## [SUPPLIED DATA]
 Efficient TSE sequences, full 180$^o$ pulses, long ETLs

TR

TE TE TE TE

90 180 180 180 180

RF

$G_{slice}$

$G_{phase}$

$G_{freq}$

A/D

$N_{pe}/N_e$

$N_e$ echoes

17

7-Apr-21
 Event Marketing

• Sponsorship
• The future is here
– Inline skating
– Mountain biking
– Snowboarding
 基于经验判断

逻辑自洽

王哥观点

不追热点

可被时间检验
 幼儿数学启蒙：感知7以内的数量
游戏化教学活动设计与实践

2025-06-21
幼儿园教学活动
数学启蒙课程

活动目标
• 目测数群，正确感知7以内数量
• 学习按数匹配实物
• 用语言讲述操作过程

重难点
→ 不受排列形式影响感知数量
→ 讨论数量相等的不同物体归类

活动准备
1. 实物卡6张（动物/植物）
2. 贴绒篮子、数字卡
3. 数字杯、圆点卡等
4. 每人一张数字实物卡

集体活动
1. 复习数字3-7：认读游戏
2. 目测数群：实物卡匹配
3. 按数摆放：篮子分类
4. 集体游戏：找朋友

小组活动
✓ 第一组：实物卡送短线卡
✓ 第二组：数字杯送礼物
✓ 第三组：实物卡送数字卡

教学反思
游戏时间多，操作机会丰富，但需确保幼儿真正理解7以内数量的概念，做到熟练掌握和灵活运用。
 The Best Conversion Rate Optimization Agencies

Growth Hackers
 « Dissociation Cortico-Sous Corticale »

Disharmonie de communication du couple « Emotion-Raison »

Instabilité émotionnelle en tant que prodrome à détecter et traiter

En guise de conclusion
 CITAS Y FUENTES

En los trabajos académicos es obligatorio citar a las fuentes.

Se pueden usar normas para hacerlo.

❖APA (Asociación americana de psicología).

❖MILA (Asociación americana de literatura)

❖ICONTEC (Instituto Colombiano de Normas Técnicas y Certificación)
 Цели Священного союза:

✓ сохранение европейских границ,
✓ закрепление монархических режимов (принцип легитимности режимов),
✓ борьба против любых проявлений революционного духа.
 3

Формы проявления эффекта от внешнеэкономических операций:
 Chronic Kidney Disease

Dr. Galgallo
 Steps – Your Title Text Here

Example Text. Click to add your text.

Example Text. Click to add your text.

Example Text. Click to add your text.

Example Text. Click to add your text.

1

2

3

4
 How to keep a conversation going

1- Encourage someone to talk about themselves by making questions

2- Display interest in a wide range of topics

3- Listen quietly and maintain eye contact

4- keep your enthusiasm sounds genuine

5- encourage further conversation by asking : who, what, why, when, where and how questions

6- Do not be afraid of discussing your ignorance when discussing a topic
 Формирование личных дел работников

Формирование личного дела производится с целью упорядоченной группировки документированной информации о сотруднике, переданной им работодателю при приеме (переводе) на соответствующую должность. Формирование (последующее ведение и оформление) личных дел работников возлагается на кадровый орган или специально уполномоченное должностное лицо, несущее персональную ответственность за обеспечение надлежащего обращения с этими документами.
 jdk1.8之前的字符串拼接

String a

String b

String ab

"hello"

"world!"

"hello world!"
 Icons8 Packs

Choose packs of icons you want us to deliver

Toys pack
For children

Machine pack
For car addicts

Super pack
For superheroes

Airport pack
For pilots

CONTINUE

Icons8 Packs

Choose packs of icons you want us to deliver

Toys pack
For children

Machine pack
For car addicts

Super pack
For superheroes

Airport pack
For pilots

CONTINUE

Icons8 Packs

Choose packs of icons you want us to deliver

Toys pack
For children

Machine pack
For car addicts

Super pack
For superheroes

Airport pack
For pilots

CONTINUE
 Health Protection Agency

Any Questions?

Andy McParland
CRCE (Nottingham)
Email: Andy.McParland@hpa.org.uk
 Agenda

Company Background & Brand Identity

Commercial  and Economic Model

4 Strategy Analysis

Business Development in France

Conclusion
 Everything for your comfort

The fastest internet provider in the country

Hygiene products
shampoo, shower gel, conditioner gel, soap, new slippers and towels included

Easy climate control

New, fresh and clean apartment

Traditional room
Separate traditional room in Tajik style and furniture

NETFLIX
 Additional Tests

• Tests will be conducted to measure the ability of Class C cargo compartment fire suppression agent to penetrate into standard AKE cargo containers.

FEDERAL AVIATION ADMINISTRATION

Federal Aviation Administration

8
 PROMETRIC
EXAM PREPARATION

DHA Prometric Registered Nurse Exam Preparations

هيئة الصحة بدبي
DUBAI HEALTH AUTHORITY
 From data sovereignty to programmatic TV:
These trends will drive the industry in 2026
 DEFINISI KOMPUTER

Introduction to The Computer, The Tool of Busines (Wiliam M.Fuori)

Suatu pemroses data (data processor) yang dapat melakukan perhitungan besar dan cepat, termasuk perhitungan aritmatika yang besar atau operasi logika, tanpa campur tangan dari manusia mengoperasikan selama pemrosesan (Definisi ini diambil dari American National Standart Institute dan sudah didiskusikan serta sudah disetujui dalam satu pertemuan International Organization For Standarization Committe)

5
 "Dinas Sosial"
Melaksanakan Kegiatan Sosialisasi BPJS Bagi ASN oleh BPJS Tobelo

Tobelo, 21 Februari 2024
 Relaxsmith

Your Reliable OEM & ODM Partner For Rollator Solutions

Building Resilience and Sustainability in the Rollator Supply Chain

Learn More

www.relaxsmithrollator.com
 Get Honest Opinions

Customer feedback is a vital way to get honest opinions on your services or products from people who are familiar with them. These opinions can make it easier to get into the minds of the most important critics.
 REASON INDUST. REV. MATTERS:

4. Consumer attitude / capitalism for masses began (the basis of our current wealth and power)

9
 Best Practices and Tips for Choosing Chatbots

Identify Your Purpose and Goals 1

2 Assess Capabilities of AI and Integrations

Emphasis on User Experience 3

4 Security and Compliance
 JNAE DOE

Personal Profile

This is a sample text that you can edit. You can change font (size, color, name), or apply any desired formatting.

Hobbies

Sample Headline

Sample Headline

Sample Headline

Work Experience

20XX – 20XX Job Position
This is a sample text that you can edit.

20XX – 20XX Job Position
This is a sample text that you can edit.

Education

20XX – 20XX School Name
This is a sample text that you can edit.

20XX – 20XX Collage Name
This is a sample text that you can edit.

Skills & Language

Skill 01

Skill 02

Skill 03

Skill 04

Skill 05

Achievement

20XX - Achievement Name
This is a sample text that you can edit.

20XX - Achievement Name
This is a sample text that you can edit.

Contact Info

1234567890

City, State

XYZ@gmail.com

## [HOW TO COMPLETE THIS TASK]
Each record above has to be retyped exactly, with nothing left out.

## [TASK RESULT]
 Efficient TSE sequences, full 180$^o$ pulses, long ETLs

TR

TE TE TE TE

90 180 180 180 180

RF

$G_{slice}$

$G_{phase}$

$G_{freq}$

A/D

$N_{pe}/N_e$

$N_e$ echoes

17

7-Apr-21
 Event Marketing

• Sponsorship
• The future is here
– Inline skating
– Mountain biking
– Snowboarding
 基于经验判断

逻辑自洽

王哥观点

不追热点

可被时间检验
 幼儿数学启蒙：感知7以内的数量
游戏化教学活动设计与实践

2025-06-21
幼儿园教学活动
数学启蒙课程

活动目标
• 目测数群，正确感知7以内数量
• 学习按数匹配实物
• 用语言讲述操作过程

重难点
→ 不受排列形式影响感知数量
→ 讨论数量相等的不同物体归类

活动准备
1. 实物卡6张（动物/植物）
2. 贴绒篮子、数字卡
3. 数字杯、圆点卡等
4. 每人一张数字实物卡

集体活动
1. 复习数字3-7：认读游戏
2. 目测数群：实物卡匹配
3. 按数摆放：篮子分类
4. 集体游戏：找朋友

小组活动
✓ 第一组：实物卡送短线卡
✓ 第二组：数字杯送礼物
✓ 第三组：实物卡送数字卡

教学反思
游戏时间多，操作机会丰富，但需确保幼儿真正理解7以内数量的概念，做到熟练掌握和灵活运用。
 The Best Conversion Rate Optimization Agencies

Growth Hackers
 « Dissociation Cortico-Sous Corticale »

Disharmonie de communication du couple « Emotion-Raison »

Instabilité émotionnelle en tant que prodrome à détecter et traiter

En guise de conclusion
 CITAS Y FUENTES

En los trabajos académicos es obligatorio citar a las fuentes.

Se pueden usar normas para hacerlo.

❖APA (Asociación americana de psicología).

❖MILA (Asociación americana de literatura)

❖ICONTEC (Instituto Colombiano de Normas Técnicas y Certificación)
 Цели Священного союза:

✓ сохранение европейских границ,
✓ закрепление монархических режимов (принцип легитимности режимов),
✓ борьба против любых проявлений революционного духа.
 3

Формы проявления эффекта от внешнеэкономических операций:
 Chronic Kidney Disease

Dr. Galgallo
 Steps – Your Title Text Here

Example Text. Click to add your text.

Example Text. Click to add your text.

Example Text. Click to add your text.

Example Text. Click to add your text.

1

2

3

4
 How to keep a conversation going

1- Encourage someone to talk about themselves by making questions

2- Display interest in a wide range of topics

3- Listen quietly and maintain eye contact

4- keep your enthusiasm sounds genuine

5- encourage further conversation by asking : who, what, why, when, where and how questions

6- Do not be afraid of discussing your ignorance when discussing a topic
 Формирование личных дел работников

Формирование личного дела производится с целью упорядоченной группировки документированной информации о сотруднике, переданной им работодателю при приеме (переводе) на соответствующую должность. Формирование (последующее ведение и оформление) личных дел работников возлагается на кадровый орган или специально уполномоченное должностное лицо, несущее персональную ответственность за обеспечение надлежащего обращения с этими документами.
 jdk1.8之前的字符串拼接

String a

String b

String ab

"hello"

"world!"

"hello world!"
 Icons8 Packs

Choose packs of icons you want us to deliver

Toys pack
For children

Machine pack
For car addicts

Super pack
For superheroes

Airport pack
For pilots

CONTINUE

Icons8 Packs

Choose packs of icons you want us to deliver

Toys pack
For children

Machine pack
For car addicts

Super pack
For superheroes

Airport pack
For pilots

CONTINUE

Icons8 Packs

Choose packs of icons you want us to deliver

Toys pack
For children

Machine pack
For car addicts

Super pack
For superheroes

Airport pack
For pilots

CONTINUE
 Health Protection Agency

Any Questions?

Andy McParland
CRCE (Nottingham)
Email: Andy.McParland@hpa.org.uk
 Agenda

Company Background & Brand Identity

Commercial  and Economic Model

4 Strategy Analysis

Business Development in France

Conclusion
 Everything for your comfort

The fastest internet provider in the country

Hygiene products
shampoo, shower gel, conditioner gel, soap, new slippers and towels included

Easy climate control

New, fresh and clean apartment

Traditional room
Separate traditional room in Tajik style and furniture

NETFLIX
 Additional Tests

• Tests will be conducted to measure the ability of Class C cargo compartment fire suppression agent to penetrate into standard AKE cargo containers.

FEDERAL AVIATION ADMINISTRATION

Federal Aviation Administration

8
 PROMETRIC
EXAM PREPARATION

DHA Prometric Registered Nurse Exam Preparations

هيئة الصحة بدبي
DUBAI HEALTH AUTHORITY
 From data sovereignty to programmatic TV:
These trends will drive the industry in 2026
 DEFINISI KOMPUTER

Introduction to The Computer, The Tool of Busines (Wiliam M.Fuori)

Suatu pemroses data (data processor) yang dapat melakukan perhitungan besar dan cepat, termasuk perhitungan aritmatika yang besar atau operasi logika, tanpa campur tangan dari manusia mengoperasikan selama pemrosesan (Definisi ini diambil dari American National Standart Institute dan sudah didiskusikan serta sudah disetujui dalam satu pertemuan International Organization For Standarization Committe)

5
 "Dinas Sosial"
Melaksanakan Kegiatan Sosialisasi BPJS Bagi ASN oleh BPJS Tobelo

Tobelo, 21 Februari 2024
 Relaxsmith

Your Reliable OEM & ODM Partner For Rollator Solutions

Building Resilience and Sustainability in the Rollator Supply Chain

Learn More

www.relaxsmithrollator.com
 Get Honest Opinions

Customer feedback is a vital way to get honest opinions on your services or products from people who are familiar with them. These opinions can make it easier to get into the minds of the most important critics.
 REASON INDUST. REV. MATTERS:

4. Consumer attitude / capitalism for masses began (the basis of our current wealth and power)

9
 Best Practices and Tips for Choosing Chatbots

Identify Your Purpose and Goals 1

2 Assess Capabilities of AI and Integrations

Emphasis on User Experience 3

4 Security and Compliance
 JNAE DOE

Personal Profile

This is a sample text that you can edit. You can change font (size, color, name), or apply any desired formatting.

Hobbies

Sample Headline

Sample Headline

Sample Headline

Work Experience

20XX – 20XX Job Position
This is a sample text that you can edit.

20XX – 20XX Job Position
This is a sample text that you can edit.

Education

20XX – 20XX School Name
This is a sample text that you can edit.

20XX – 20XX Collage Name
This is a sample text that you can edit.

Skills & Language

Skill 01

Skill 02

Skill 03

Skill 04

Skill 05

Achievement

20XX - Achievement Name
This is a sample text that you can edit.

20XX - Achievement Name
This is a sample text that you can edit.

Contact Info

1234567890

City, State

XYZ@gmail.com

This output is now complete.